01 Mar 2026

El «tranvía fantasma»: ¿Movilidad gratuita o ingeniería contable?

Ventanas de Opinión

jjafonso/NOINCINERACIONTENERIFE

En la narrativa oficial del Cabildo de Tenerife, las cifras de Metrotenerife son un éxito rotundo: 25 millones de pasajeros y récords de demanda. Sin embargo, tras el telón de la aplicación ten+, se esconde una realidad mucho más cínica. No estamos solo ante un hito de movilidad; estamos ante una maniobra de ingeniería financiera alimentada por «viajes fantasma» y pagada con el bolsillo del contribuyente para disfrazar la deuda de la compañía.

El mecanismo es tan pernicioso como brillante. Al reducir el requisito de gratuidad a solo 10 viajes mensuales, se ha creado un incentivo perverso. Pero lo más asombroso es la ausencia total de controles técnicos que impidan el fraude o el error. Recientemente, en un trayecto rutinario, validé mi bono por un simple despiste al no recordar si ya lo había hecho. El sistema no solo me lo permitió, sino que registró dos viajes con apenas ocho minutos de diferencia (15:01 y 15:09).
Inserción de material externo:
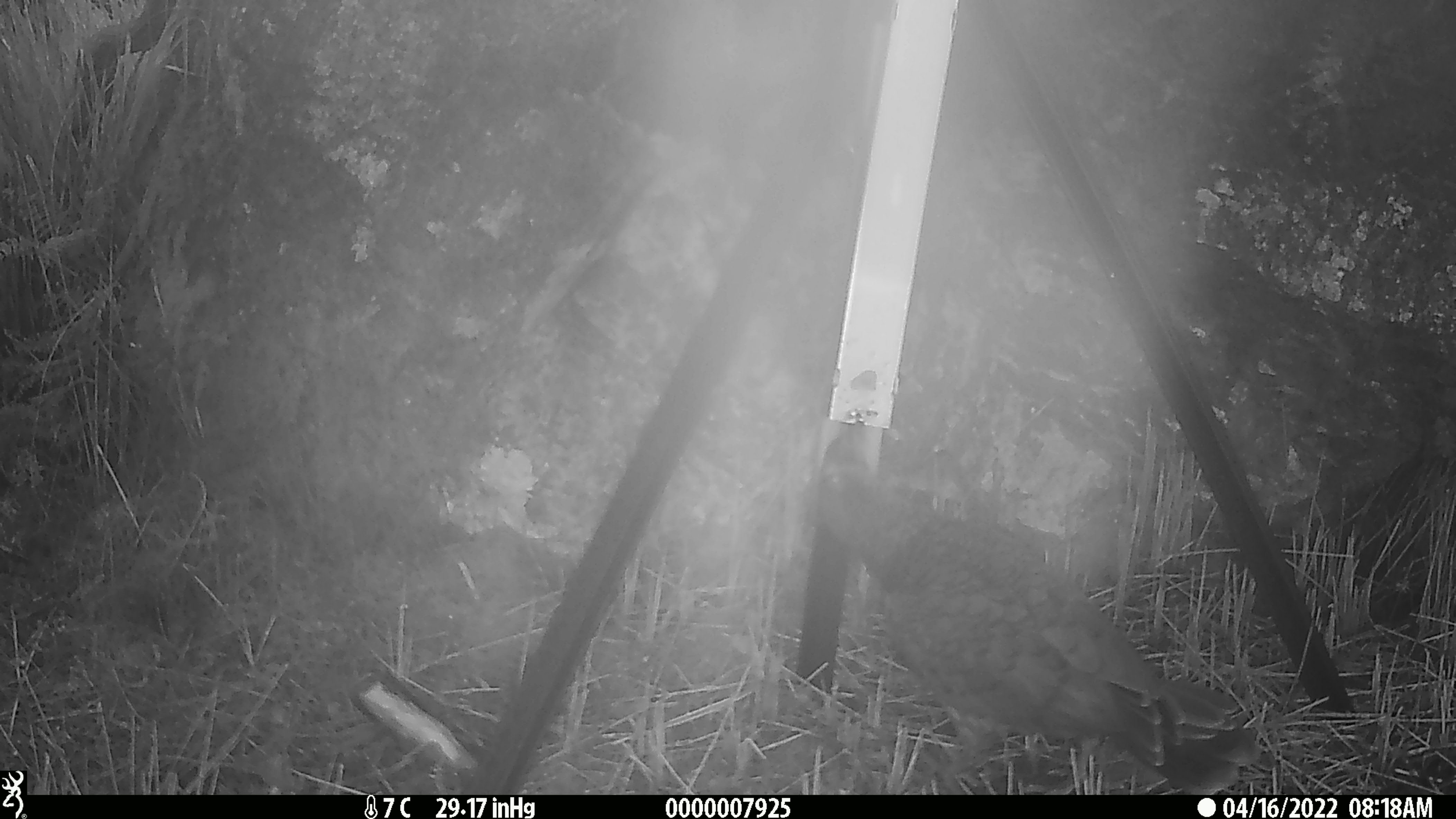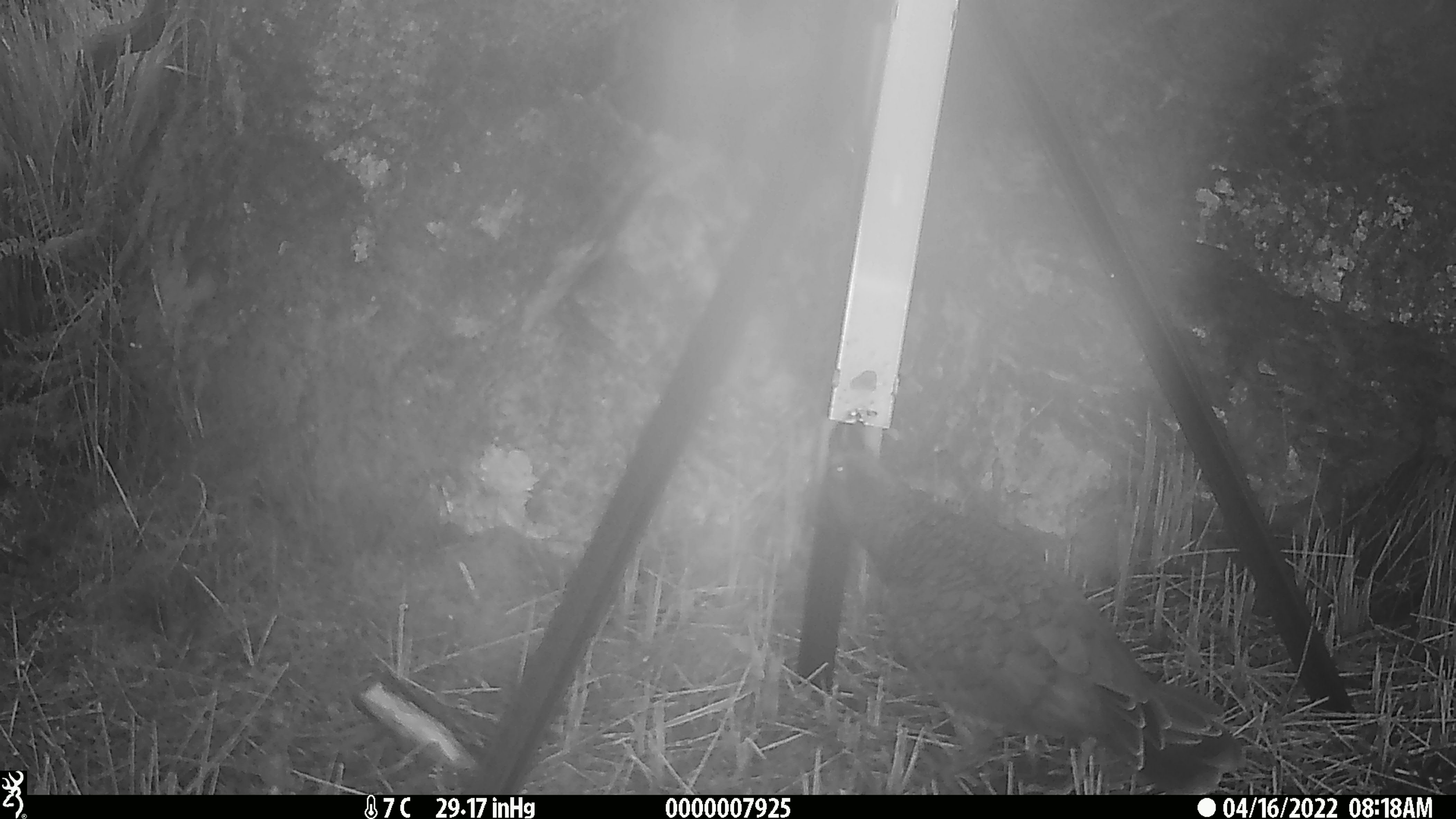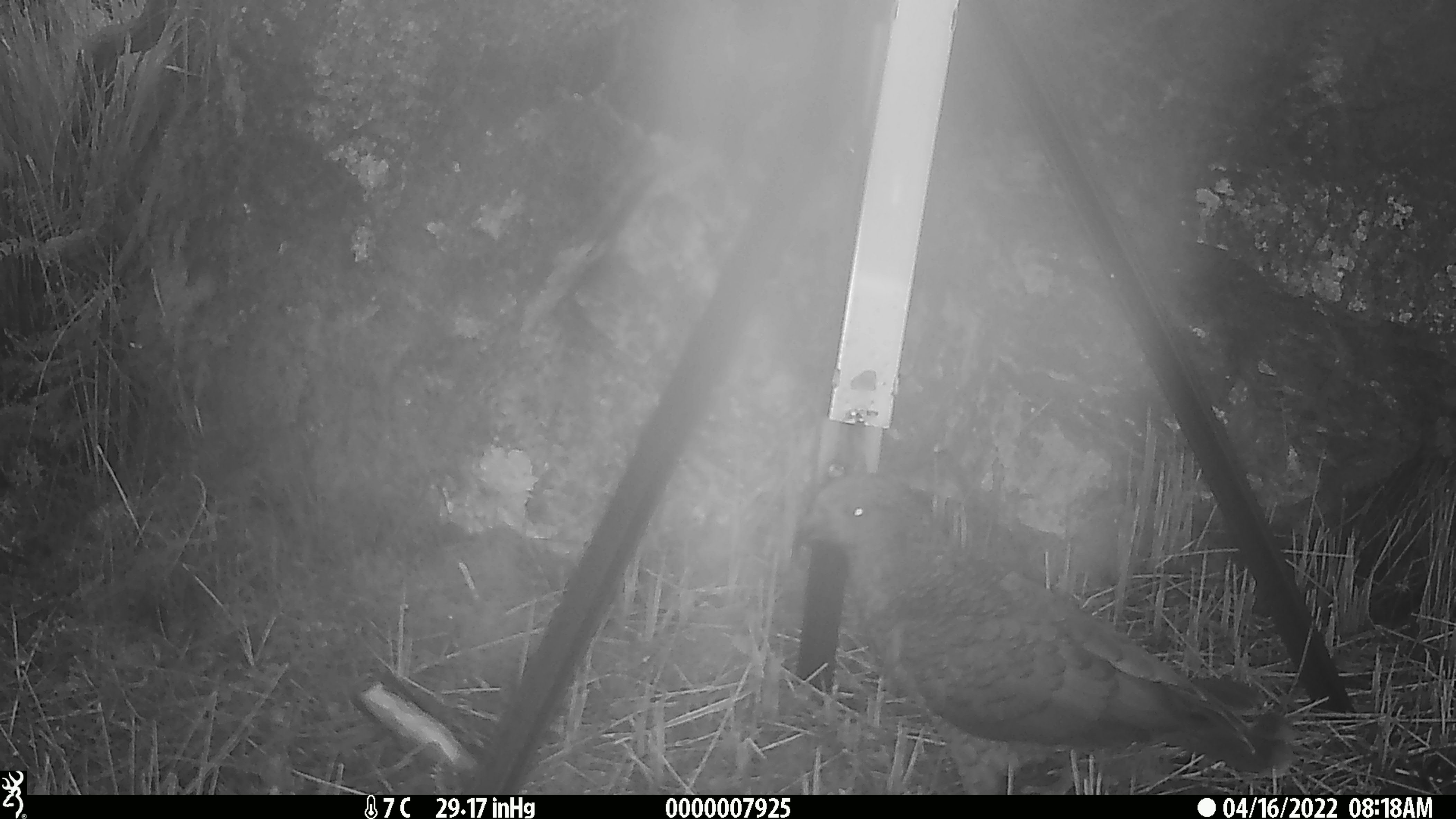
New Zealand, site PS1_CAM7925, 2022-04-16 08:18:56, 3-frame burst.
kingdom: Animalia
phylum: Chordata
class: Aves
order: Psittaciformes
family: Strigopidae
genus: Nestor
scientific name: Nestor notabilis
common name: kea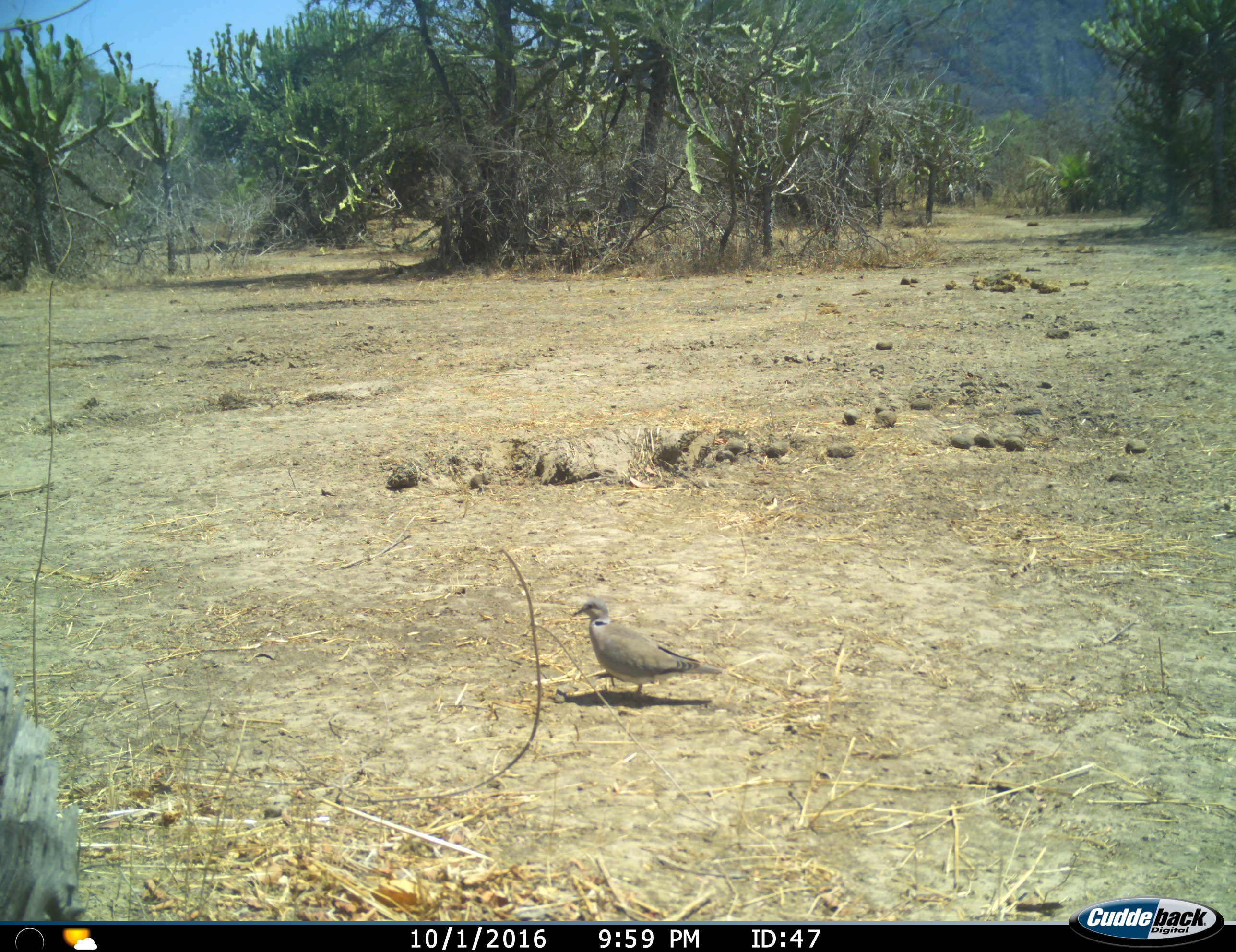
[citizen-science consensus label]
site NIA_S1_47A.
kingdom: Animalia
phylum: Chordata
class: Aves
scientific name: Aves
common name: bird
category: birdother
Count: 1.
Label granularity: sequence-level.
La prueba de la «negligencia programada» queda grabada en el propio comprobante digital: ambas validaciones indican el código MTSA-00104. Es decir, el sistema certifica que estoy en la misma unidad física de tranvía, en la misma línea y dirección, y aun así me permite computar como dos pasajeros distintos en un intervalo imposible para realizar dos trayectos. Para Metrotenerife, mi despiste se traduce en una doble factura cobrada al Estado; el usuario cree que cumple con su cupo, pero la entidad utiliza esa validación vacía para succionar una subvención doble.

Esta técnica permite el maquillaje estadístico para inflar la demanda y, lo más crítico, la liquidación de la deuda. Esos excedentes de dinero público, obtenidos mediante validaciones que el sistema debería bloquear por pura lógica de transporte (anti-passback), son los que permiten alimentar la «hucha» para pagar los 130 millones de bonos verdes que en 2036 hay que devolver y que Metropolitano está ahorrando incluso comprando deuda pública andaluza. Tremendo pero es así.

Sin embargo, esta práctica camina sobre un filo legal peligrosamente delgado. La gestión de fondos públicos exige rigor. Permitir validaciones múltiples en el mismo vehículo (identificado por su código MTSA) o incluso desde el sofá de casa con la foto de un QR, podría derivar en graves responsabilidades contables ante el Tribunal de Cuentas, al detectarse un menoscabo de caudales públicos por servicios no prestados realmente.

Más allá, si se demostrara que la empresa mantiene estas vulnerabilidades para falsear las estadísticas y obtener subvenciones indebidas, entraríamos en el terreno del fraude de subvenciones bajo el Código Penal. El hecho de que la plataforma tecnológica no implemente bloqueos temporales o geográficos básicos sugiere una connivencia que la justicia podría calificar como dolo.

En la práctica, estamos ante un trasvase de dinero público directamente al fondo de reserva de una empresa, utilizando al ciudadano como coartada. Mientras el sistema permita «viajar» dos veces ¡y hasta 6 en un solo trayecto según testimonios! en el mismo asiento y al mismo tiempo, el tranvía seguirá avanzando hacia un horizonte contable donde la verdad importa mucho menos que el saldo de la hucha.